Ponzi Schemes – What are Ponzi Schemes?

Ever since the idea of investing money was created there have been dishonest people who are looking to make money off of the innocent trust of others. In the last decade or so, Ponzi schemes have made headlines all over the world for stealing money from unsuspecting investors. The most famous of all the Ponzi schemes is the one perpetrated by Bernie Madoff in 2008 that wound up costing investors over $65 billion from a list of clients that included famous actors and wealthy business people. The Madoff scandal is what brought this kind of crime to the attention of the general public, but dishonest investment companies have been stealing money from people for years in this manner.

Ponzi schemes first got their name from an investor name Charles Ponzi who used the age-old scheme in 1920 to steal millions of dollars from unsuspecting clients. Prior to Charles Ponzi, this kind of crime did not have a name even though records of it happening go all the way back to the mid-1800s. Ponzi schemes started to pick up speed in the 1980’s when cases of scandals all over the world were being reported. But, for some reason, these crimes were never very widely reported. People were losing hundreds of millions of dollars in these elaborate schemes and the world heard very little about it. The lack of attention in the media is one of the reasons these schemes were able to exist for so long. Once Madoff’s crimes made the news, people got smarter.

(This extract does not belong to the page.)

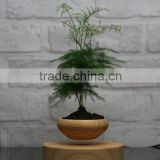 new arrival levitating plant pots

Ponzi schemes are investment frauds where the only income coming in to the scheme is the money being given up by the clients. The person or firm at the center of the scheme is not investing the clients’ money. Instead, the money is being used as a personal income to the criminals running the scheme. Ponzi schemes usually persist until someone gets suspicious and calls the authorities, or the fake securities being sold by the investment house cause government investors to be suspicious.

It is difficult for inexperienced investors to differentiate Ponzi schemes from legitimate investments. One sure way to determine Ponzi schemes if the rate of return on an investment seems to remain consistent for an unusually long period of time. Real investments gain and lose money on a regular basis, a scheme gives returns that do not vary much and are always gains. Most people are not clued in that it is a scam because they keep getting official looking statements. It is not until they try to get their money back that they learn the truth.